If you increase the calories per day, then you are in essence just giving the patient a diabetic ketegenic diet. Under these circumstances, you can then offer the supplements that Dr. Emma offers her patients, which are protein bars, soups, protein powders, supplements, raspberry ketone powder, fruit drinks (see her available products for purchase here: http://dremmasdiet.com/products/).
They also had a chef with “updated” recipes, who was using ham, omelet, sauces, yogurt, etc. However, she also said she was hungry during the Dr. Emma hCG diet, and by straying from the allowable foods list on the original protocol, that is why she was probably hungry. We do know when patients don’t follow the original diet, they are hungrier. so this makes sense.
She also thought that because women are pregnant they sometimes get nausea and don’t feel like eating, this may be the part of how hCG that effects hunger. Personally, I think that hCG interacts with Leptin (which is a hormone that tells your body you are full), so I don’t buy that theory.

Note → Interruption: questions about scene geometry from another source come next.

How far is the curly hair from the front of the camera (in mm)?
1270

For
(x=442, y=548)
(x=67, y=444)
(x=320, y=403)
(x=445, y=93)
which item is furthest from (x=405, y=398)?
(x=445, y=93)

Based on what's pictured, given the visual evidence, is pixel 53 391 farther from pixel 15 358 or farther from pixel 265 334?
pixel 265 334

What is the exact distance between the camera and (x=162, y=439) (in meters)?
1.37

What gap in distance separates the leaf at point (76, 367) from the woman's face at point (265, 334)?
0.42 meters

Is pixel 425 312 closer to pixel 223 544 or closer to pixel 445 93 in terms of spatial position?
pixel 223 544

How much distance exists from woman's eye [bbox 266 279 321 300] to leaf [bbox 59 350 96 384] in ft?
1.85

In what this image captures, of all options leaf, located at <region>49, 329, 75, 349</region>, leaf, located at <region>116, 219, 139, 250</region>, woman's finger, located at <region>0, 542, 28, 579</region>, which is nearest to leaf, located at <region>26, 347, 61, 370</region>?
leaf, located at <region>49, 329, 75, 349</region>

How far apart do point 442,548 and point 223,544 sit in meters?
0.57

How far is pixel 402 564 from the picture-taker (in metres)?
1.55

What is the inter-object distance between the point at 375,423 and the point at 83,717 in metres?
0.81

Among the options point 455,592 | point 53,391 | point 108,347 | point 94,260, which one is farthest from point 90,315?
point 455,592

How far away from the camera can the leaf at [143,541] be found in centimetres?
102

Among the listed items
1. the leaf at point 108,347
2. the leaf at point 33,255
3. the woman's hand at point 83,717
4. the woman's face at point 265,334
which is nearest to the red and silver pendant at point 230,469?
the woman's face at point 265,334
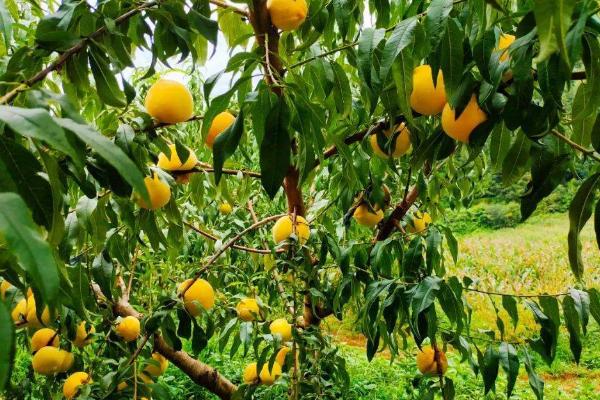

I do like this quote from Dr. Emma, since it helps better describe the program to patients: “it’s the diet that drives weight loss; it’s the hCG injections that effect how you lose the weight.” This makes sense, because after people lose 30lbs they should be requiring less calories, but in fact (Resting Metabolic Rate testing confirms this), they can eat a similar amount of calories. This is due to the muscle being retained (which burns more calories than fat).
Another item we certainly agree on is that exercise should be part of the program. She doesn’t really say what exercises are allowed, but with our program we want you to do a 20 minute walk every day.
In summary, Dr. Emma, as we’ve seen many others do in the past, is trying to create a “new and improved” hCG diet protocol that works better and saves muscle mass. However, our experience with over 33,000 patients is that the original protocol saves the same amount of muscle mass and patients are not hungry. There is no point in increasing the dosage and daily calories since people should not be hungry. On the original protocol, they lose the weight, they lose fat, and their metabolism is reset. I do agree with exercise, and we have included it from the beginning. She only has 1,000 patients, whereas the IAPAM Clean Start hCG Weight Loss program has over 33,000, so I think we have a better feel for what works and doesn’t work.